The Giants struggled early during the 2006 campaign, going 1–2 in their first three games. After a particularly bad loss to the Seattle Seahawks, star tight end Jeremy Shockey stated that the Giants had been "outplayed and outcoached." The Giants rebounded by winning their next five games to go 6–2. However, the Giants suffered a stunning second half collapse, losing 6 of their next 7 games to fall to 7–8 heading into the last game of the season. After a late November loss to the Jacksonville Jaguars, Coughlin and his coaching staff were once again criticized by a player, and again it was Tiki Barber; Barber had also recently announced he was going to retire following the season, which provided another distraction for the sliding Giants. Things took another turn for the worse the next week when the Giants blew a 21-point fourth quarter lead and lost to the Tennessee Titans by a score of 24–21. After the game Coughlin had said to the media "I'm going to be sick about this one forever." Numerous injuries, excessive penalties, and a high number of turnovers—all three being problems that Coughlin promised to fix when hired as Giants head coach in 2004—had been most responsible for the downward spiral of the 2006 Giants. The media also hounded Coughlin with questions about Barber's announcement, and whether differences between Coughlin and Barber led to this point, and the team's fans and ownership were starting to get restless about the coach's performance; during a 30-7 defeat to the New Orleans Saints late in the year a loud "Fire Coughlin" chant erupted at Giants Stadium. However, the Giants rebounded with a victory in the season's final game at the Washington Redskins, all but securing a playoff berth and perhaps saving Coughlin's job in the process. However, Coughlin and the Giants lost to the Philadelphia Eagles, 23–20, in the first round of the playoffs. On January 10, 2007, it was announced that Coughlin would receive a one-year extension on his current contract and would remain as the Giants' head coach in 2007.

- _Extracted material_
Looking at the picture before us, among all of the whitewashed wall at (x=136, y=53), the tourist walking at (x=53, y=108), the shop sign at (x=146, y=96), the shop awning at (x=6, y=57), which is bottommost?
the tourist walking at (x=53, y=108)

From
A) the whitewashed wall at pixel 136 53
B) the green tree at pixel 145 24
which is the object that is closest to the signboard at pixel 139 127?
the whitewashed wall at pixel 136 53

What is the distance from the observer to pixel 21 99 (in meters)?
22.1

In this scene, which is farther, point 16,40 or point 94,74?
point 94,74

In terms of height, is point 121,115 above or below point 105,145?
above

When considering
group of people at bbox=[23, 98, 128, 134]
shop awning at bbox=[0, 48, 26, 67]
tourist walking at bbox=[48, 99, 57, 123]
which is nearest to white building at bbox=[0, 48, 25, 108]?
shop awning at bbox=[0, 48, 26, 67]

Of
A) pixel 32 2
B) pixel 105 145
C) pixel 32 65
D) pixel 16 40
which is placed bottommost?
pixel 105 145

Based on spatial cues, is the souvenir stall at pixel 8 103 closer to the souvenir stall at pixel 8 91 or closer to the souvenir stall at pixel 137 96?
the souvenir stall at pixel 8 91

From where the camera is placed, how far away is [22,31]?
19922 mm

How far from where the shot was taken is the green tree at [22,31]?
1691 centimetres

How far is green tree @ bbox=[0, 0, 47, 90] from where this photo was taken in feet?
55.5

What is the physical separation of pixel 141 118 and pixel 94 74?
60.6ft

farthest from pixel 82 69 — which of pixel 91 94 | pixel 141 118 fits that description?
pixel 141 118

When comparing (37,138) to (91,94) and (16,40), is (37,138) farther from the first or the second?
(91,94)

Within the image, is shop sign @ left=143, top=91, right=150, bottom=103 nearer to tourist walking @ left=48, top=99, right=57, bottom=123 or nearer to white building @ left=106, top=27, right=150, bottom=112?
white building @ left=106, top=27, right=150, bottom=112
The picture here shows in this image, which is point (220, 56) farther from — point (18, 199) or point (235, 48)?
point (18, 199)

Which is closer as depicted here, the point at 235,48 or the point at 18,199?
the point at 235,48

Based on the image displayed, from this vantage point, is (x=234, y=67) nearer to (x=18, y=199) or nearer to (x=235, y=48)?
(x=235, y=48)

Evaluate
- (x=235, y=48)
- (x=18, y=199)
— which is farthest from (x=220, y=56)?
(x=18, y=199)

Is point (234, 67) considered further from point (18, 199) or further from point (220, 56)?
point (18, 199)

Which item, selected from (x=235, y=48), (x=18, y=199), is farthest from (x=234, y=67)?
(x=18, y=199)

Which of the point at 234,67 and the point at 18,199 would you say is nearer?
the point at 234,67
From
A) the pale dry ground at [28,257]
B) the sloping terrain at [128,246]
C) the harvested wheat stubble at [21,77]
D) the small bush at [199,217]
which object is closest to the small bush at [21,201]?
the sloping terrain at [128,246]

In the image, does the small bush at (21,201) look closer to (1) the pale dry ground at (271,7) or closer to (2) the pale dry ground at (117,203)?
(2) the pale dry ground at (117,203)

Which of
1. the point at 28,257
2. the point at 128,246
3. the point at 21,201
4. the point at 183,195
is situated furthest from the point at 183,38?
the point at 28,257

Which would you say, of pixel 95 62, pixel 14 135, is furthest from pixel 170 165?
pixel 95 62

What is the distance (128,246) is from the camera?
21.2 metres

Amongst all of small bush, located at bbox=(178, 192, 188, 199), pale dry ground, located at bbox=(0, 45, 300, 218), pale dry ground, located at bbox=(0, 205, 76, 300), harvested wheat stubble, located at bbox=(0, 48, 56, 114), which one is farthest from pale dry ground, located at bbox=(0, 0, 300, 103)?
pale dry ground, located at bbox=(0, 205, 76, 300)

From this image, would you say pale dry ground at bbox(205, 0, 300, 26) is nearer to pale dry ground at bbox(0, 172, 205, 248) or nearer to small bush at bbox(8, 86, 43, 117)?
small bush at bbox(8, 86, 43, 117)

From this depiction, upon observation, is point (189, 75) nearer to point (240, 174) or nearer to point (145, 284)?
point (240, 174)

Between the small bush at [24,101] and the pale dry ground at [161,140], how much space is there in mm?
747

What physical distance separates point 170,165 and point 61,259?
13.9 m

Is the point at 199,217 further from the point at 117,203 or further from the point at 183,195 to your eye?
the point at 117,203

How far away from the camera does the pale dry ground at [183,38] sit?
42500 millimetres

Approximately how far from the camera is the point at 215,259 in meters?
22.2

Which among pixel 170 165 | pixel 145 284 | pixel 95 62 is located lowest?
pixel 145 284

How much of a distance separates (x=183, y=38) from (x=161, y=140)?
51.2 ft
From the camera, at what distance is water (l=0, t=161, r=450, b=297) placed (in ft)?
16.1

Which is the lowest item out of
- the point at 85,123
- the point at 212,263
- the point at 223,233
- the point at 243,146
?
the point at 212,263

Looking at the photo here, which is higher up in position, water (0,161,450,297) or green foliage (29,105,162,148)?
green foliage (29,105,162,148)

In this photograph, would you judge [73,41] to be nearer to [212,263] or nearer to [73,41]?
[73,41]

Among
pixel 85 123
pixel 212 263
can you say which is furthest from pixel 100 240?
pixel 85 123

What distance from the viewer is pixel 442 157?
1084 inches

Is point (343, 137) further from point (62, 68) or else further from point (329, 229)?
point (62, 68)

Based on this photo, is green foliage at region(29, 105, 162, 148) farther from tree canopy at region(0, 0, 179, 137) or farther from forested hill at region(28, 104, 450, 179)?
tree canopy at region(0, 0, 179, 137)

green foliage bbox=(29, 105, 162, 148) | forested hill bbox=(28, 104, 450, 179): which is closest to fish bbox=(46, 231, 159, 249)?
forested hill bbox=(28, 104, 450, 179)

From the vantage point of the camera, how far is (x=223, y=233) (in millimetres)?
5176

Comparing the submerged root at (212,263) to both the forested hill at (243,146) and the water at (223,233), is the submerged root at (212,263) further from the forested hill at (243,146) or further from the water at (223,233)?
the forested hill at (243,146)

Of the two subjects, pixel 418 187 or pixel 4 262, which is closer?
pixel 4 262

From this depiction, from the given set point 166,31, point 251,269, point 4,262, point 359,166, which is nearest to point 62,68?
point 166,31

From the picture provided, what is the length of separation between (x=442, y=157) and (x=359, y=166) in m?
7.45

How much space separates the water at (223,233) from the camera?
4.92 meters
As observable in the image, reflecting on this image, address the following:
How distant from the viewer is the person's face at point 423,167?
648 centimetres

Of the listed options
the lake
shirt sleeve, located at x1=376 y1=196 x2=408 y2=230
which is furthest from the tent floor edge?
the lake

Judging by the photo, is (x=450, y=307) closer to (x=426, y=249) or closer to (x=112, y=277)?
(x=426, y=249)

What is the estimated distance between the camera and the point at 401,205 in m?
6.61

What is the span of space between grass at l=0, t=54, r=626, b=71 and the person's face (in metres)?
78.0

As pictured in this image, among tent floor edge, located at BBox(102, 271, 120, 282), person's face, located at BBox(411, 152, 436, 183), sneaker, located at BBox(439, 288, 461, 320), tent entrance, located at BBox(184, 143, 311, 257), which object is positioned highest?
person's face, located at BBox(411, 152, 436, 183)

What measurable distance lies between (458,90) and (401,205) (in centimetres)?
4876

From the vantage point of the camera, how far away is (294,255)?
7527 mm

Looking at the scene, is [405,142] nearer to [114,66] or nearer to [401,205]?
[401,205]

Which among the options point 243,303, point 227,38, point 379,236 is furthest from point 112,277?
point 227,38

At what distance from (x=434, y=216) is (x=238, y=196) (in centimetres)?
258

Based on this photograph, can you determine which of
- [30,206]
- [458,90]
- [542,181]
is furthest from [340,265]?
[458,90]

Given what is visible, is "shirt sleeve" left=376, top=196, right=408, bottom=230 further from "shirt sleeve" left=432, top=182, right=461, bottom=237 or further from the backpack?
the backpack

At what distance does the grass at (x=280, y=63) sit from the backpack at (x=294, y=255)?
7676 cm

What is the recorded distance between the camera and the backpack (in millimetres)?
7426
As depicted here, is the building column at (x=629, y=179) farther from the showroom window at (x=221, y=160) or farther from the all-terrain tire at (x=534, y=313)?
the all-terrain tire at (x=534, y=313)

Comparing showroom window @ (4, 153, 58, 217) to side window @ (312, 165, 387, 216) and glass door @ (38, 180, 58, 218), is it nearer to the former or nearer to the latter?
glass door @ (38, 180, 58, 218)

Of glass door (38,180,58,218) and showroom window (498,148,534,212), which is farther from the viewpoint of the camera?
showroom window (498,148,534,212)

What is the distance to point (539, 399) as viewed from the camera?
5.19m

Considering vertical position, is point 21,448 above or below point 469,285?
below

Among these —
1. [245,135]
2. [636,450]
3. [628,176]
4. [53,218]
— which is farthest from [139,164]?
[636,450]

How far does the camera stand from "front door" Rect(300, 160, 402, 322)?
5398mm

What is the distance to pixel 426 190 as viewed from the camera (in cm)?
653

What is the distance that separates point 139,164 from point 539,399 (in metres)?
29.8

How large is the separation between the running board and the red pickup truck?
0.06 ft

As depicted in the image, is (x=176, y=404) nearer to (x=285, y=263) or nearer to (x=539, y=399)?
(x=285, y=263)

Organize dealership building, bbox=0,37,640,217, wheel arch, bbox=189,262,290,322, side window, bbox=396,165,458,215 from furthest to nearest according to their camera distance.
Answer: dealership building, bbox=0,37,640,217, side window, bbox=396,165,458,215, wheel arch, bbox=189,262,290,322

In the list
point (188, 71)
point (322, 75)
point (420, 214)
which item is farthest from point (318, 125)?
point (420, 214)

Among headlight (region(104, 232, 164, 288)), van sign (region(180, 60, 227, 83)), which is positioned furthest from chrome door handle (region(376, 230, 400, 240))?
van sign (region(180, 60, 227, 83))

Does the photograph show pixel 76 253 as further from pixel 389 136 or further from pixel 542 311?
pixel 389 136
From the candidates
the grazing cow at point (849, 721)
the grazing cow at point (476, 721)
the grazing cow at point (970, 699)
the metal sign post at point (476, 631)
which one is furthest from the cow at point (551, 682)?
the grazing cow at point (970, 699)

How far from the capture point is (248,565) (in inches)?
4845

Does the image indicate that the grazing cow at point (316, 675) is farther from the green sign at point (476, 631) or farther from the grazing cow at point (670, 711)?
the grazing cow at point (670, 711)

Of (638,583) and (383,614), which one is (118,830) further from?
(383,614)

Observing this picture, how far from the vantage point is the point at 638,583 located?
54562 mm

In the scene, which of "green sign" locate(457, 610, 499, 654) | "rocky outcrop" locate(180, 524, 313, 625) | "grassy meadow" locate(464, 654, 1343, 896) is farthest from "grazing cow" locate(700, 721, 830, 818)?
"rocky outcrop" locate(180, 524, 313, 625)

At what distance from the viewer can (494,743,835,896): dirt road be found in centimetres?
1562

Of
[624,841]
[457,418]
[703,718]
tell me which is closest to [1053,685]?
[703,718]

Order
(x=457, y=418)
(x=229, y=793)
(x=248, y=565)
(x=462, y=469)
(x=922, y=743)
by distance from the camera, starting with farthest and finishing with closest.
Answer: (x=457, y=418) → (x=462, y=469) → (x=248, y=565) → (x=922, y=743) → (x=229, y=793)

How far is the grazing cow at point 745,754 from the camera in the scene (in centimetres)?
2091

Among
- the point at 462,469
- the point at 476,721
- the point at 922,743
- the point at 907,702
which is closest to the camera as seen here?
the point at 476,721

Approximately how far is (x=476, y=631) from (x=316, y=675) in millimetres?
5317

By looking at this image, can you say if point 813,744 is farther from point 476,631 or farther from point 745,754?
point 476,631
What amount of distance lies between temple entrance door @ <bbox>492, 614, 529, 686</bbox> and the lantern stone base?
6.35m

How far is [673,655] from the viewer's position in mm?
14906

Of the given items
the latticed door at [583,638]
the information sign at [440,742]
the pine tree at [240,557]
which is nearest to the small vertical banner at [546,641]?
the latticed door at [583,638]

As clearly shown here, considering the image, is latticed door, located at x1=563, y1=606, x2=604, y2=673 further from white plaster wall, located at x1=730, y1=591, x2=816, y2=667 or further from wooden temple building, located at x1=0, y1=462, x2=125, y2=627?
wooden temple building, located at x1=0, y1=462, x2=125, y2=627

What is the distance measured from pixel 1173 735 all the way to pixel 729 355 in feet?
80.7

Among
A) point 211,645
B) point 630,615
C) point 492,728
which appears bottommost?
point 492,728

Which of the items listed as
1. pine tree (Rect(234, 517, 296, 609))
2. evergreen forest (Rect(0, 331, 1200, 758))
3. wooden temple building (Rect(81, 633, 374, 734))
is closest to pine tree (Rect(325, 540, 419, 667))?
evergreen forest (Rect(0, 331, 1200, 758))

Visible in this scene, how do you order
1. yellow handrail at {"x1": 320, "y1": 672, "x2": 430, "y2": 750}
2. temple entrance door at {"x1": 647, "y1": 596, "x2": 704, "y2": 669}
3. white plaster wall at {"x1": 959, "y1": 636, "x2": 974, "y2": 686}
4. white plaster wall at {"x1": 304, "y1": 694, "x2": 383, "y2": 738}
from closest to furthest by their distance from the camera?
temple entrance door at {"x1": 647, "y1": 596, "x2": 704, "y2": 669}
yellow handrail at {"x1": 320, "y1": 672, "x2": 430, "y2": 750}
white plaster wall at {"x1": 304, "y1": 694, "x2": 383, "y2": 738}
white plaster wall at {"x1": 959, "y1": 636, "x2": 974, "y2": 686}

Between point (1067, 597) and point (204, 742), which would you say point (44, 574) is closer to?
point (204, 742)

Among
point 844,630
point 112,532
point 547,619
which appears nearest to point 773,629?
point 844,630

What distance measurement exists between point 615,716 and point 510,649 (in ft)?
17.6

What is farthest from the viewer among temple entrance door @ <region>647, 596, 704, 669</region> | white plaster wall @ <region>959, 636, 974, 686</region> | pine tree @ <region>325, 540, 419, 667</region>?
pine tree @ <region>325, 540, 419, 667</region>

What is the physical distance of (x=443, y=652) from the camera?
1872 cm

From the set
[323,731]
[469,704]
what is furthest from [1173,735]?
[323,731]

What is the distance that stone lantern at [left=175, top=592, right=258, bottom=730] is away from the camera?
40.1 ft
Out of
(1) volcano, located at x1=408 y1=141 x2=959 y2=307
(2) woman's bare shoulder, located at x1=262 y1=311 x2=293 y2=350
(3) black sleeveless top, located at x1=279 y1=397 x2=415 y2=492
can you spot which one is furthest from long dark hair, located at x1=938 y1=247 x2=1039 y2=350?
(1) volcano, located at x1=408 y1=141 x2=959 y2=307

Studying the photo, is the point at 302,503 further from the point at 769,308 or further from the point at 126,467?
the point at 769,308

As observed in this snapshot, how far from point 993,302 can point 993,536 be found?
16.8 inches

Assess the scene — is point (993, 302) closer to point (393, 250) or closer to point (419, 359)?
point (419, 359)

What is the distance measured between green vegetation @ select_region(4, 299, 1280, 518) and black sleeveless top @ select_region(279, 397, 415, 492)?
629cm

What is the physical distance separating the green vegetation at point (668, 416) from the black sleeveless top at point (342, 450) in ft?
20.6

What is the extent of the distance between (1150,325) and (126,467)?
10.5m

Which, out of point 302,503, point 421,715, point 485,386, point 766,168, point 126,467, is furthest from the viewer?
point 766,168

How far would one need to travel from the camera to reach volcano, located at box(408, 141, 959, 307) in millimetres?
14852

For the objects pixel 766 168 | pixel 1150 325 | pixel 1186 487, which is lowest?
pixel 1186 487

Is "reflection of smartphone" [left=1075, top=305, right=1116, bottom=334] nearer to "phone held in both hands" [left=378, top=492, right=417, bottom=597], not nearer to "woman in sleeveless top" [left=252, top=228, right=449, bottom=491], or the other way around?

- _Directions for this task_
Do these statements agree with the passage on the Giants' 2006 season? 1. The Giants won their first three games. 2. The Giants lost to the Tennessee Titans after holding a 21-point fourth-quarter lead. 3. Coughlin was given a two-year extension on his contract. For each, answer yes or no and quote the deciding words of the passage. The data here come from a separate source.

- _Expected answer_
1. No: "going 1–2 in their first three games"
2. Yes: "blew a 21-point fourth quarter lead and lost to the Tennessee Titans by a score of 24–21"
3. No: "Coughlin would receive a one-year extension on his current contract"